**Work to complete:**
Starting with the line that has "2 Latilla Ln - Photo 15" in the records below and ending with the line that has "VID_20260220_022148_400", output those lines exactly and nothing more; omit the pictures.

**Records shown:**
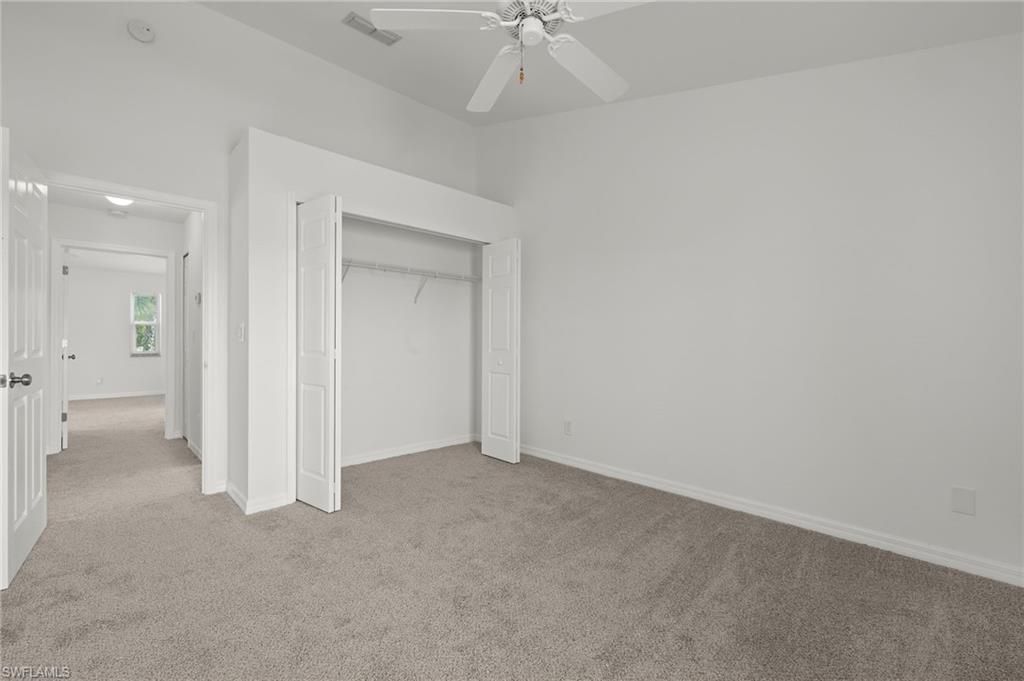 16801 Sanibel Sunset Ct, Unit 401, Fort Myers, FL 33908 Photo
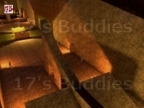 AIM_UNDERGROUND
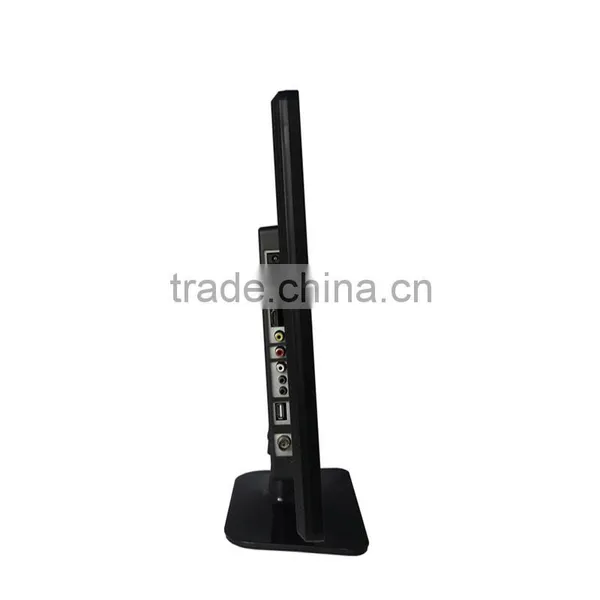 Wholesale Cheap 18.5" TFT LED TV 12V DC/220V AC photo-5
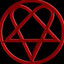 Entombed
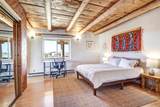 2 Latilla Ln - Photo 15
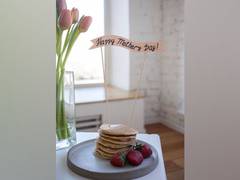
      
      Mother's Day 2022: When Is It, What Does It Mean
      
      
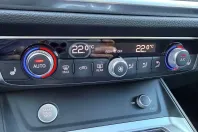 Audi Q3 din 2020 cu 61.894 km - oferta AUD131541 - foto 19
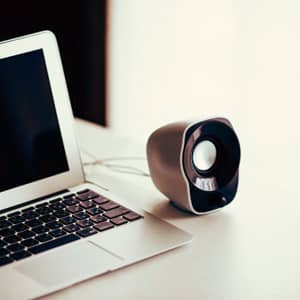 Lee más sobre el artículo ¿Cómo conectar los altavoces al PC?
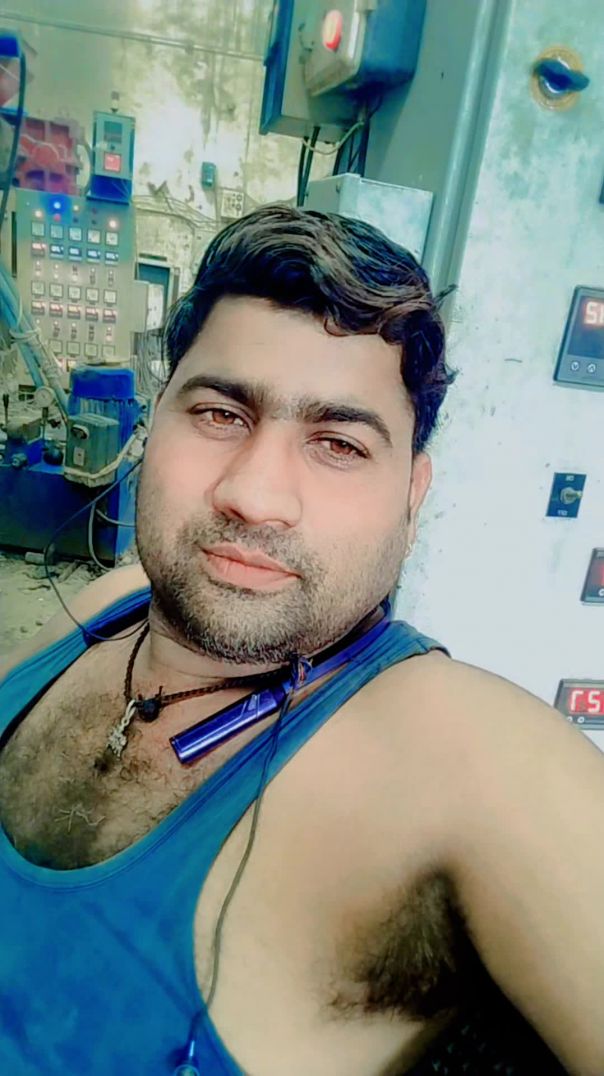 VID_20260220_022148_400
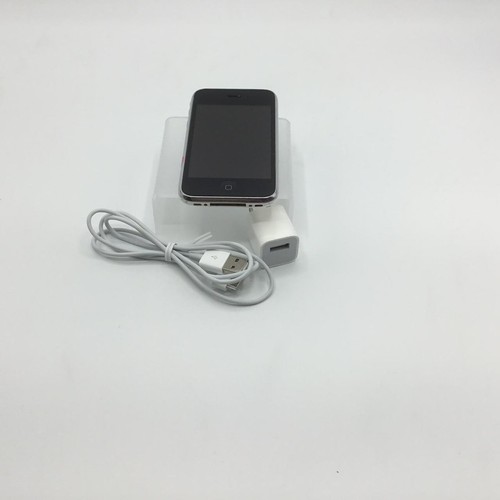 Apple a1303 iphone - a1303, 32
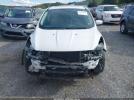 Ford Escape Se Image 9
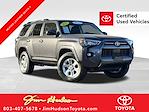 Used 2022 Toyota 4Runner SR5 Premium RWD, SUV for sale #MT1640 - photo 1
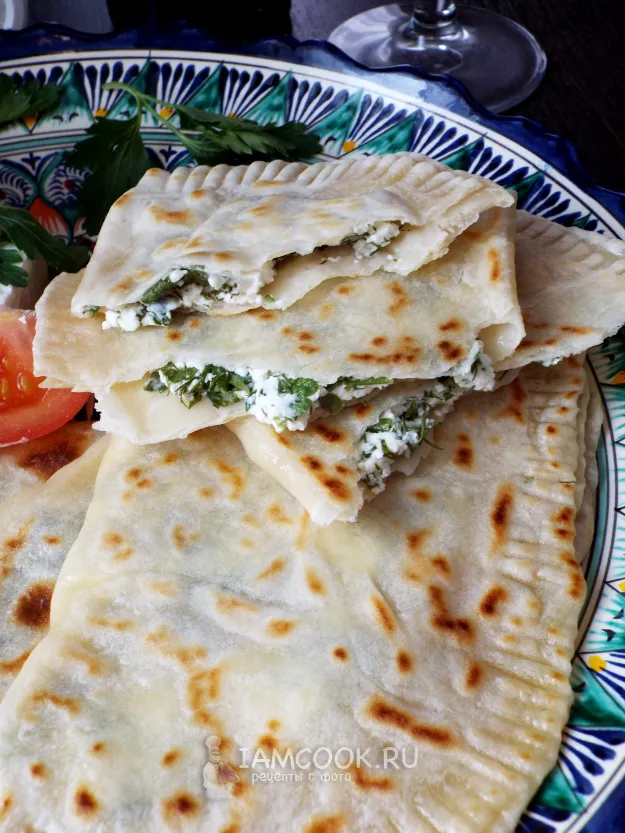 Шаг 11: иллюстрация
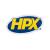 HPX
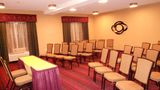 <b>Holiday Inn Express Hotel & Suites Meeting</b>. Images powered by <a href="https://www.leonardoworldwide.com/" title="Leonardo Worldwide" target="_blank">Leonardo</a>.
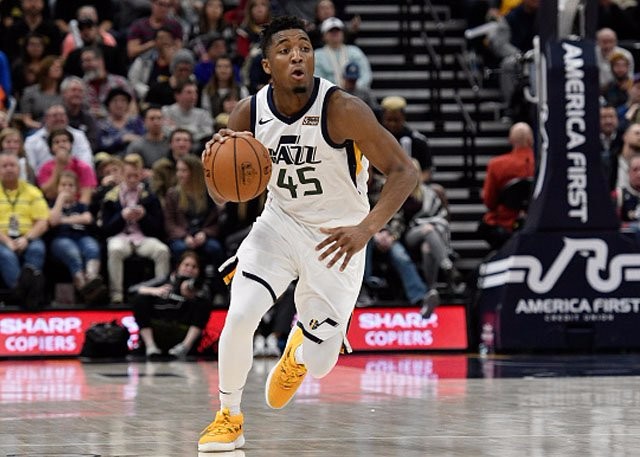 最终成功问 最终成功问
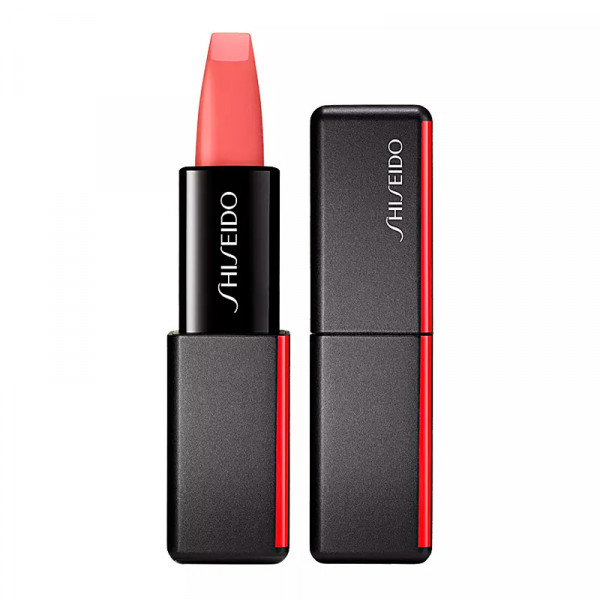 modern-matte-powder-lipstick-rossetto-ad-alto-impatto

**Result of this exercise:**
 2 Latilla Ln - Photo 15
      
      Mother's Day 2022: When Is It, What Does It Mean
      
      
 Audi Q3 din 2020 cu 61.894 km - oferta AUD131541 - foto 19
 Lee más sobre el artículo ¿Cómo conectar los altavoces al PC?
 VID_20260220_022148_400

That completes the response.